## Excerpted text
— BEGIN —

And then, one has to deal with Ebay sellers, and their game of no shame, to get rest of the so called server grade components, for cheap, that supposedly worked until they arrive at buyer's location. Then, they don't work, are not as described or worse. I gave that game up, along with PayPal, long time ago.


----------



## Phishfry (Jul 28, 2019)

BIOS downloads are free. It is only this silly 'Broadband Managment Controller' webpage that has an option to flash via BMC.
That will allow a BIOS flash with no CPU installed.
It is some sort of BMC option with serial number needed.

All the normal flashing tools still work fine. I still keep an MS-DOS memstick for flashing.
Supermicro also does a good job of supporting BIOS upgrades.
I just got a fresh BIOS for my X9SRL from Nov2018. Not bad for a 7 year old motherboard.
They also keep their BMC controller updated.


----------



## Remington (Jul 28, 2019)

toorski said:


> And then, one has to deal with Ebay sellers, and their game of no shame, to get rest of the so called server grade components, for cheap, that supposedly worked until they arrive at buyer's location. Then, they don't work, are not as described or worse. I gave that game up, along with PayPal, long time ago.



Ebay and PayPal have toughen up a lot lately protecting the buyers from scammers.  If you receive anything wrong or item not as described then you send it back and file a complaint with ebay/paypal to get your money back.  I have done it once recently and it was resolved quickly.


----------



## Phishfry (Jul 28, 2019)

Remington said:


> I wouldn't trust ASUS or Asrock as a primary server.


Asus does seem to have a couple of server boards but they use custom backplane risers for PCIe.
I think they are rack boards. I am not very interested in them either. P5-B was a great board!

I have a Gigabyte server line board LGA1151 with E3-1240v6 and it works fine, but their BIOS updates are not nearly as timely as SM.
The Gigabyte LGA2011 boards are not very popular but they are OEM'd to some other brands I have noticed.
Most notably Datto.

If you are going to use bhyve you want cores and memory. Your 32GB will be paltry with a couple of VM's. No offense.
I do feel E5 Xeons are better suited to bhyve than E3 Xeons. Did I mention you want lots of cores?


----------



## Phishfry (Jul 28, 2019)

toorski said:


> looks like, one can grab new SuperMicro X10 for a reasonable price.


Yes the X10 title can be deceiving as well. They have X10 boards with LGA1151 and  LGA2011
Same with the X9 Line. They had LGA1150, LGA1151, LGA1356 and LGA2011.

The real key to their system is the next set of letters.

— END —

## Tasks to carry out
[1] Copy the forum thread word for word from "Asus does seem" to "I have noticed.".
[2] Translate this sentence from the forum thread into Spanish: "Supermicro also does a good job of supporting BIOS upgrades."

## Source data
— BEGIN —

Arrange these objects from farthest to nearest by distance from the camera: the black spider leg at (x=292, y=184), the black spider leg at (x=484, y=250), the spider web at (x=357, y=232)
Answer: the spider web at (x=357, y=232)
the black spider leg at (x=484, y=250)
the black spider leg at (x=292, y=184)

— END —

## Responses by task
[1]
Asus does seem to have a couple of server boards but they use custom backplane risers for PCIe.
I think they are rack boards. I am not very interested in them either. P5-B was a great board!

I have a Gigabyte server line board LGA1151 with E3-1240v6 and it works fine, but their BIOS updates are not nearly as timely as SM.
The Gigabyte LGA2011 boards are not very popular but they are OEM'd to some other brands I have noticed.

[2] Supermicro también hace un buen trabajo dando soporte a las actualizaciones de BIOS.